The health focus favored by many scientists now is what is called “weight stabilization,” which includes making selective changes in eating and adding more physical activity. But, while the needed changes are small, they are often difficult to make and stick with.
“To make these critical changes in nutrition and physical activity, most people need to develop skills and have support over a long period of time,” Winett said. “In fact, probably the best way to make these changes is to have your own personal program and coach. Fortunately, there are now ways to provide a personal program to many people through technology and the Internet.”
The goal of the “Guide-to-Health” program is the help people make healthy changes a permanent lifestyle. The program is designed to see how well an interactive Internet program helps people reach this goal and improve their health.
“There are quite a number of Internet health programs available but few have all the features of the program we have developed, and few have been really tested to see how well they work over the long-term,” Winett said.

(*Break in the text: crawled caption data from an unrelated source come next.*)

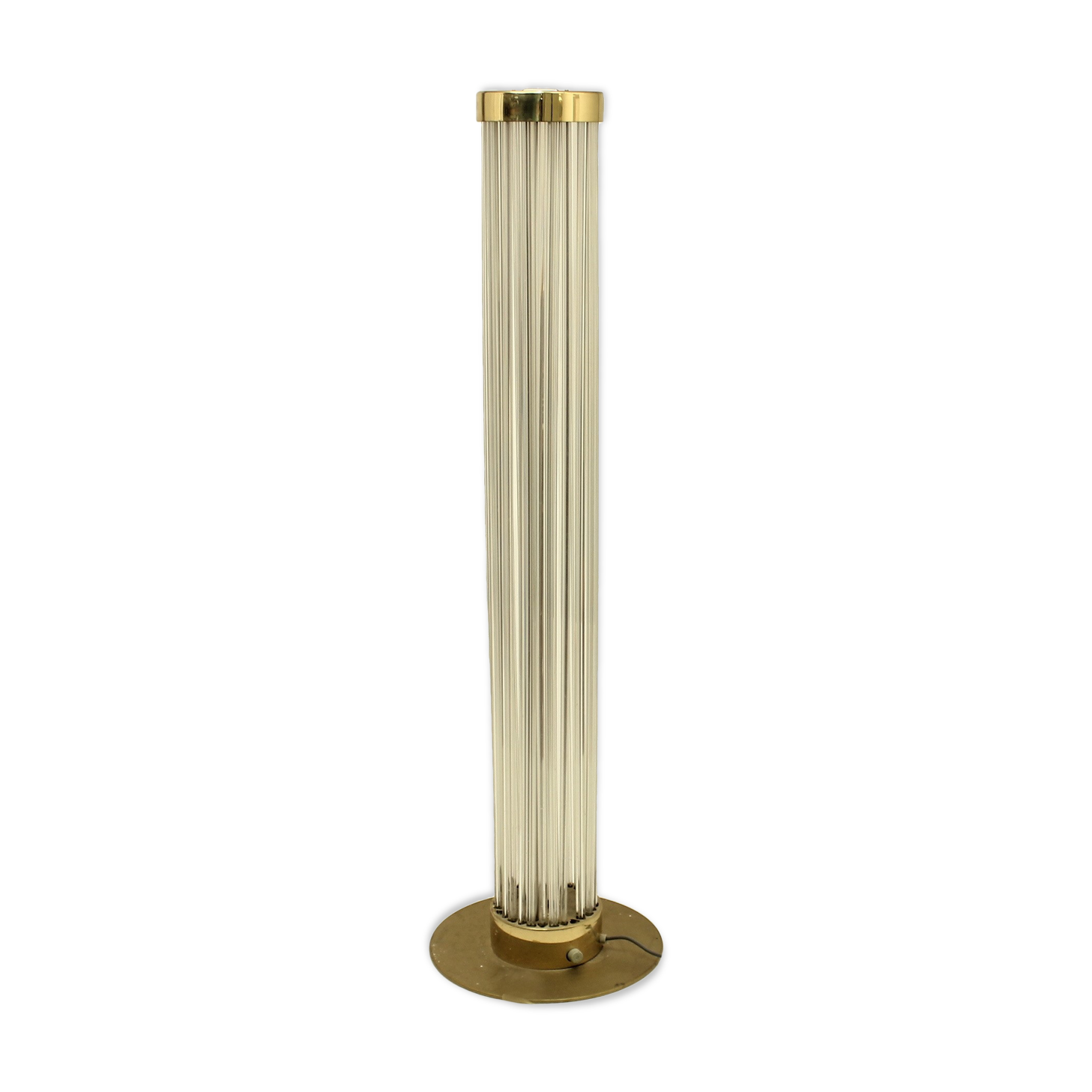 Midcentury glass floor lamp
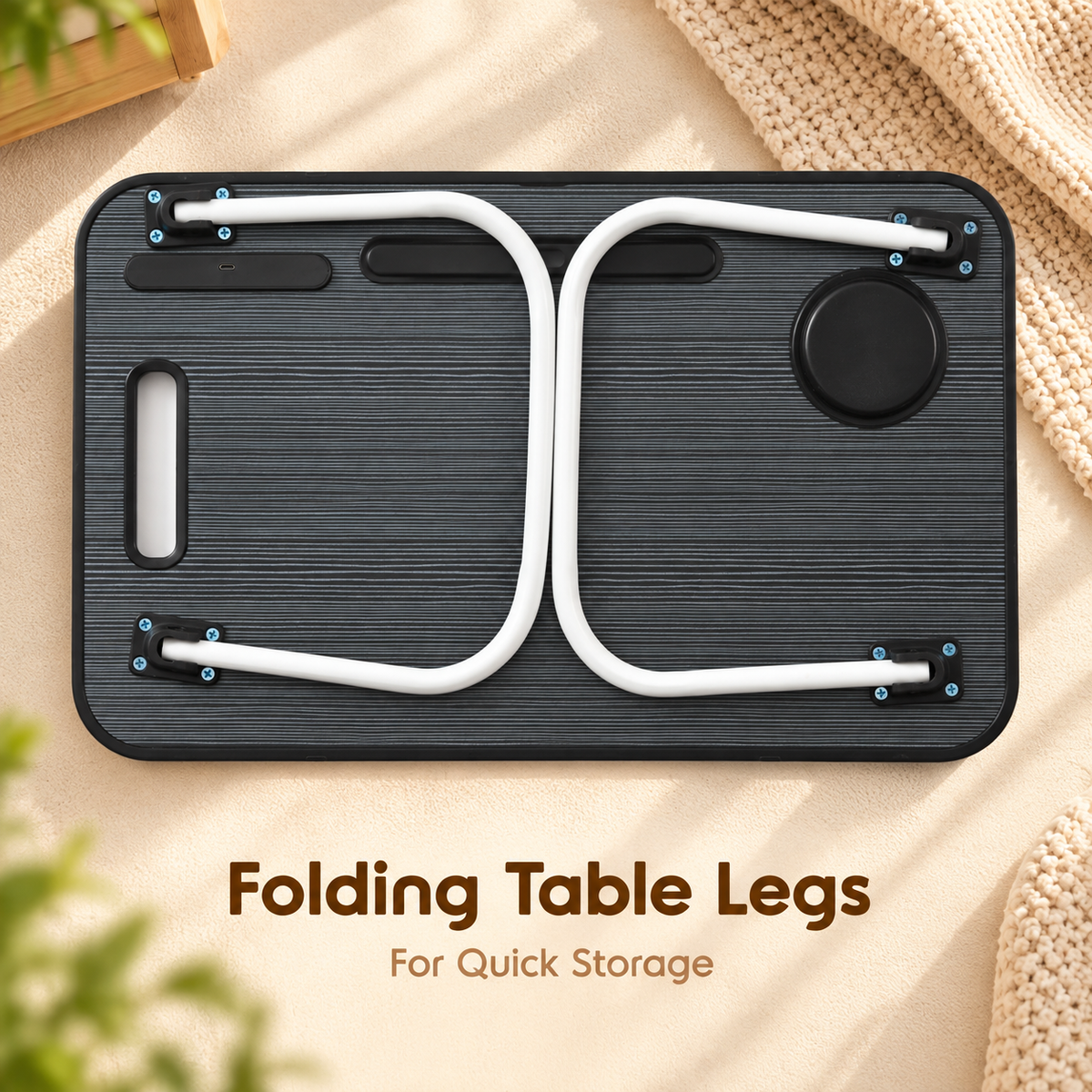 Foldable USB Laptop Lap Desk
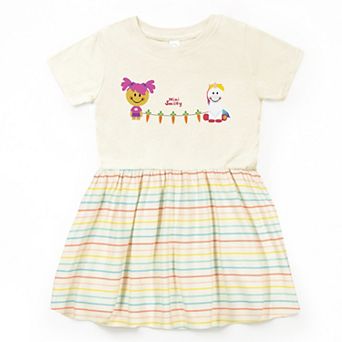 Mini Smiley Aria Carrot Garland - Toddler Graphic Dress
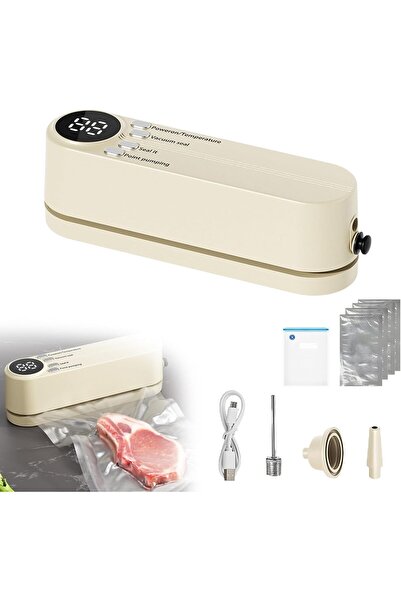 Arabest Mini Handheld Vacuum Sealer,3-in-1 Wireless Rechargeable Food Sealer ...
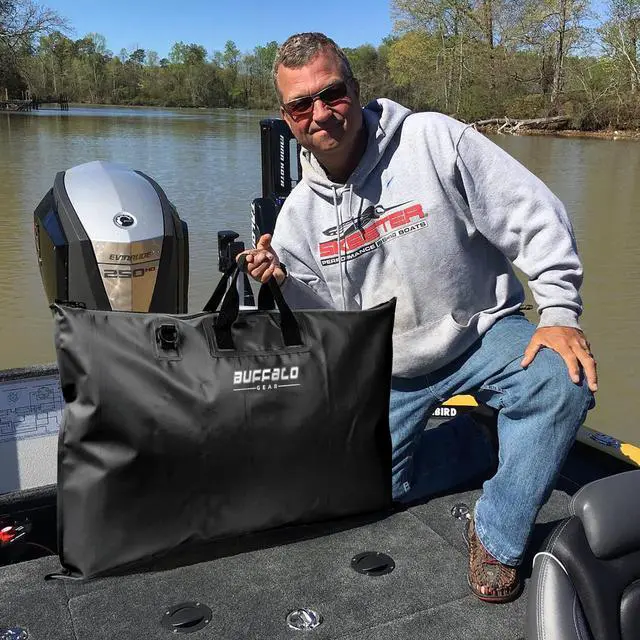 Alt view image 5 of 7 - Fish Tournament Weigh in Bag for Bass Fishing, Heavy Duty Fish Bag for Caught Fish Waterproof,Leakproof,Puncture Resistant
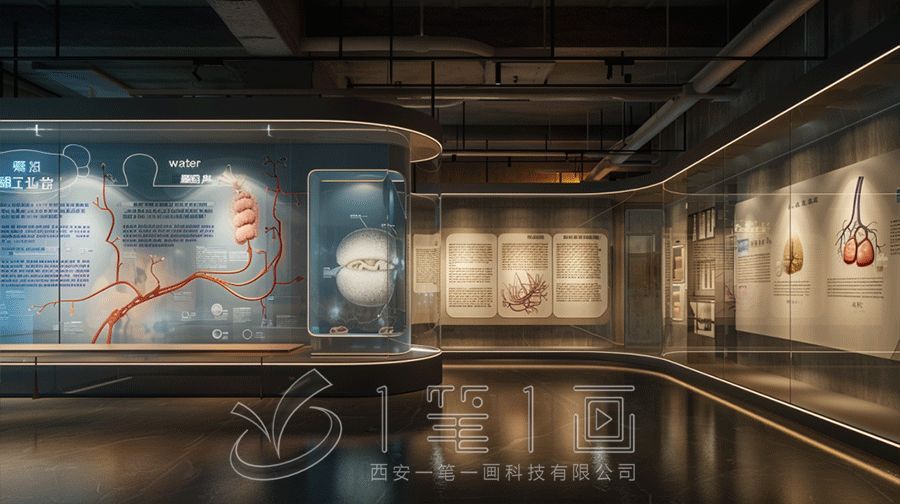 最新學(xué)校中醫(yī)藥傳統(tǒng)文化實(shí)訓(xùn)基地設(shè)計(jì)，數(shù)字化中醫(yī)藥展廳設(shè)計(jì)方案，黔南展廳設(shè)計(jì)公司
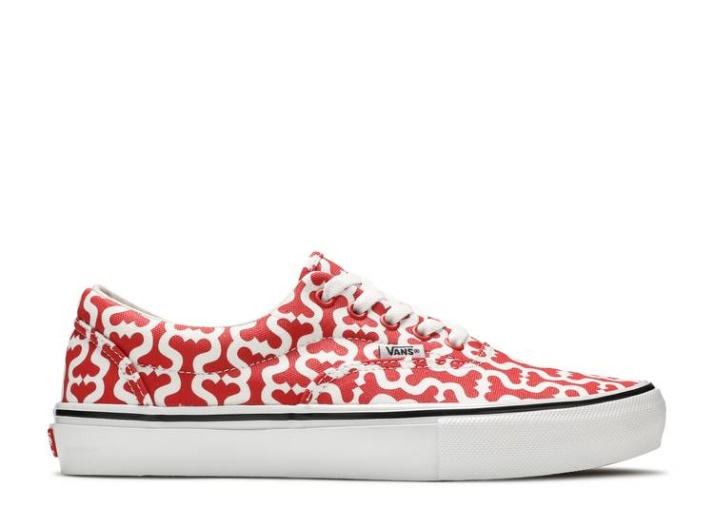 Vans Supreme X Era - Monogram S Rojo/blanco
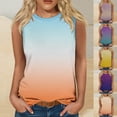 thumbnail image 1 of JDQJBZ Débardeurs d'Été pour Femmes Col Rond Sans Manches Superposition Ajustée Camisole Couleur Unie, 1 of 5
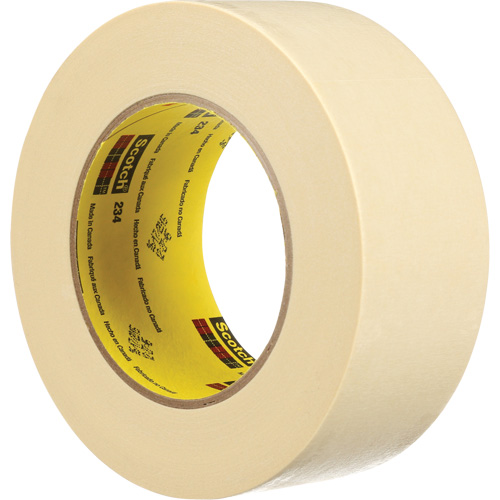 234 Masking Tape, 72 mm (3") x 55 m (180'), White Absolute Business Supply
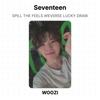 Seventeen SPILL THE FEELS WEVERSE Glücksziehung Offizielle Fotokarte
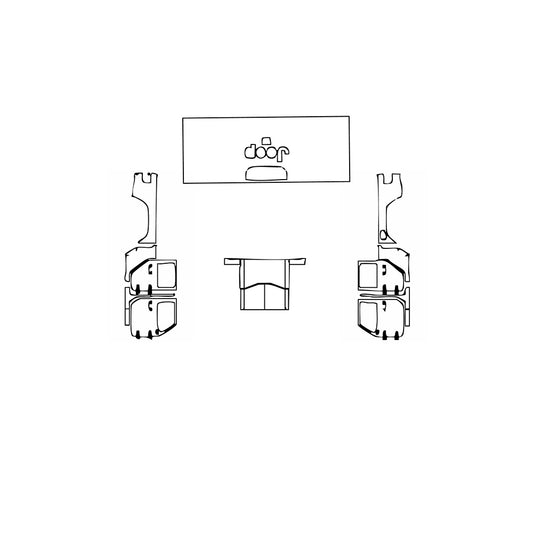 Pre-Cut PPF JEEP Gladiator Willys Sport 2021 - PPF-Kits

Guide-to-Health is a free program. However, participants must be 18 to 63 years of age, not physically active, with a body mass index between 23 and 39, and have access to the Internet. As a research project, there is a series of steps involving assessments for qualifying, consent procedures, and, completing initial assessments for health behaviors, before enrolling in the program. Participants who complete all enrollment steps will receive a free pedometer and scale.
Individuals will then access the Guide-to-Health program online every week for 18 months. Weekly online coaching will take about 10 to 20 minutes. Two additional assessments will be given during the project.